▸ Your goal: Your task is to write out exactly the lines from the line containing "common name: african bush elephant" through the end of the records, inclusive at both ends.

▸ Provided information:
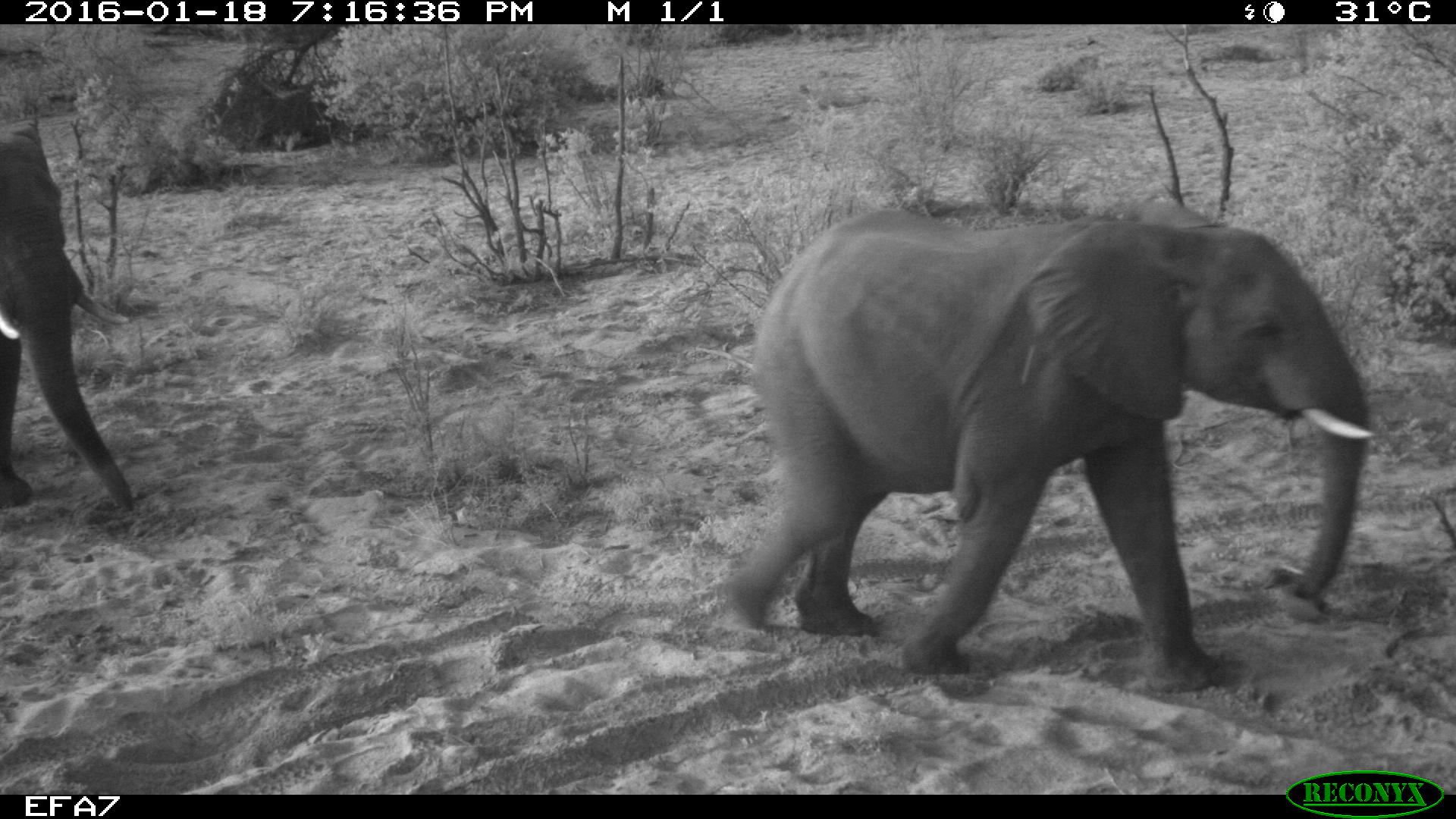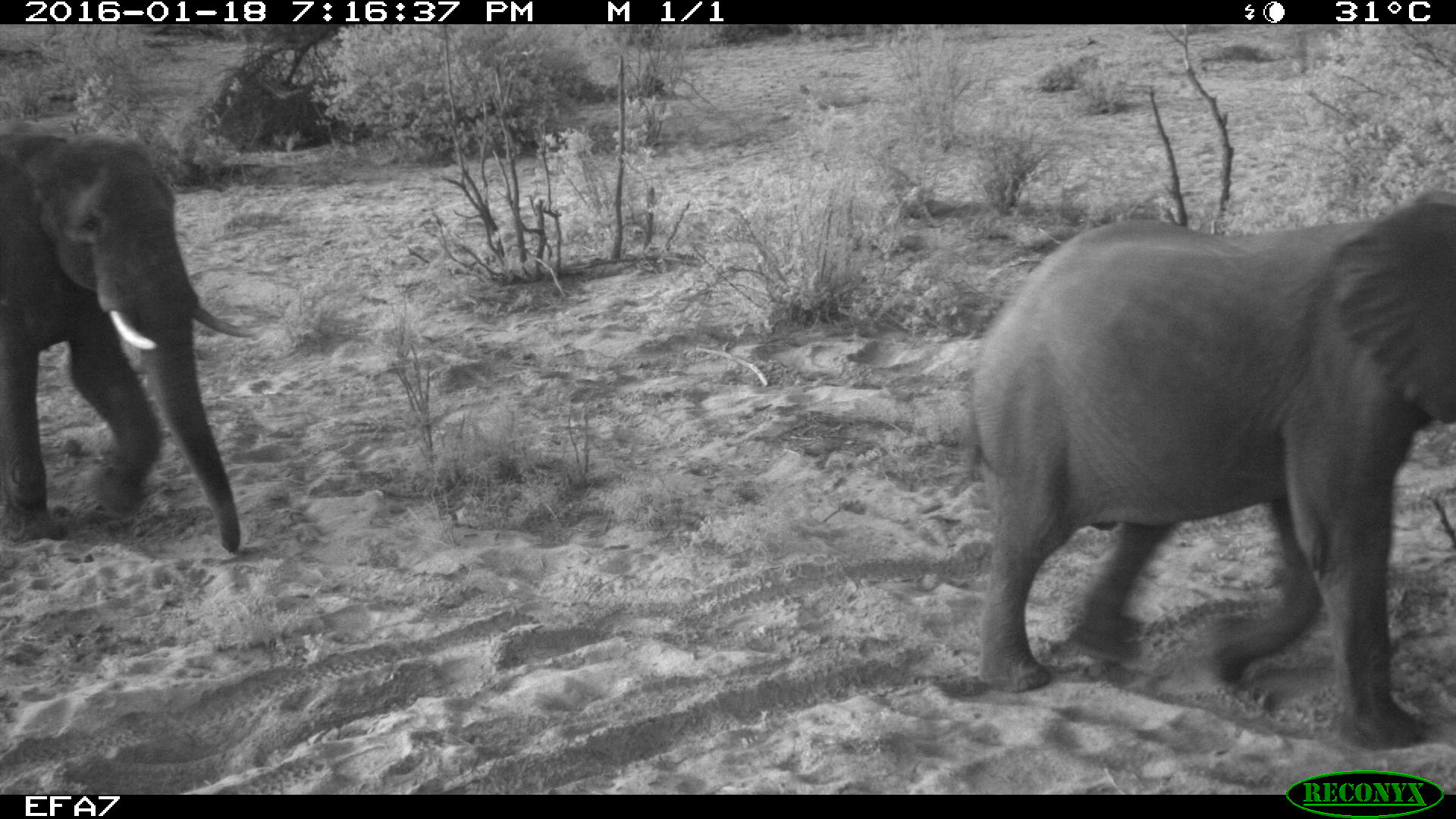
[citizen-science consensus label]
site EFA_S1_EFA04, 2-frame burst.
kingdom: Animalia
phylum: Chordata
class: Mammalia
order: Proboscidea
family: Elephantidae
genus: Loxodonta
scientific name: Loxodonta africana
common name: african bush elephant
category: elephant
Elephant (african bush elephant) (Loxodonta africana), count 2. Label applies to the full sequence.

▸ Result of the exercise:
common name: african bush elephant
category: elephant
Elephant (african bush elephant) (Loxodonta africana), count 2. Label applies to the full sequence.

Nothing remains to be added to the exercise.